• Supplied text:
* * * *

Richard has recently immigrated from Eastern Europe and runs a small bakery employing two family members. He is vaguely aware of an obligation by some employers to withhold amounts of PAYG(W) from employees' wages, but had assumed that this just applied to businesses with 100 or more employees, that is, those to whom the unfair dismissal laws applied.
Upon audit, he is informed of his obligation to withhold from wages paid to any employees, and he immediately provides copies of bank statements identifying direct transfers of wages into the employees' accounts.
In this instance, Richard's lack of experience in Australian business and taxation affairs is taken into account, as is the importance of encouraging him to meet his PAYG(W) obligations in future. It is therefore determined that Richard's failure to withhold constituted a lack of reasonable care, warranting the remission of failure to withhold penalty by 75% from 100% to 25%.
Richard's positive co-operation upon realising his error has significantly expedited the resolution of the audit and the penalty is further reduced by 20% of 25%, that is, 5%, resulting in a final penalty of 20%.
Amy runs a small café and employs two full-time staff whom she pays by cheque and from whose wages she withholds amounts of PAYG(W). She also employs one part-time waitperson for the busy periods whom she pays by cash and from whose wages she does not withhold any amounts of PAYG(W).

* * * *

• Information supplied:
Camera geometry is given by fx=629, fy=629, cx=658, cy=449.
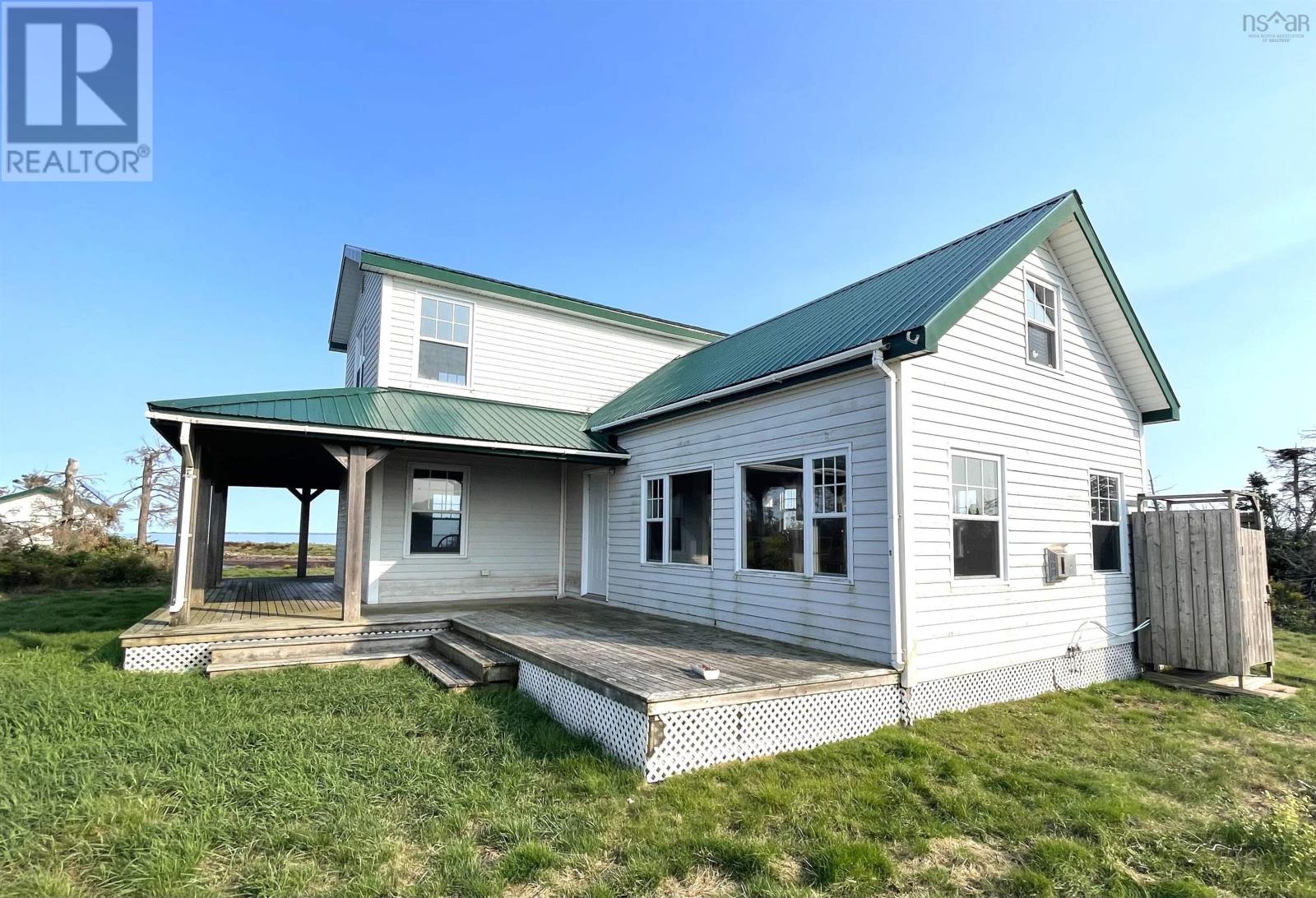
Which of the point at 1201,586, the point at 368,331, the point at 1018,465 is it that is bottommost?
the point at 1201,586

* * * *

• Problems:
(A) In the PAYG(W) penalty examples, what final penalty does Richard end up with?
(B) Repeat word for word the part of the PAYG(W) penalty examples starting with "Upon audit, he" and going on through "the employees' accounts.".
(C) For each statement, answer yes or no according to the PAYG(W) penalty examples, and quote the words that decide it: (i) Richard's bakery employs two family members. (ii) Amy withholds PAYG(W) amounts from the wages of her part-time waitperson. (iii) Richard's failure to withhold penalty was first remitted from 100% to 25%.

• Task results:
(A) A final penalty of 20%.

(B)
Upon audit, he is informed of his obligation to withhold from wages paid to any employees, and he immediately provides copies of bank statements identifying direct transfers of wages into the employees' accounts.

(C)
(i) Yes: "runs a small bakery employing two family members"
(ii) No: "from whose wages she does not withhold any amounts of PAYG(W)"
(iii) Yes: "warranting the remission of failure to withhold penalty by 75% from 100% to 25%"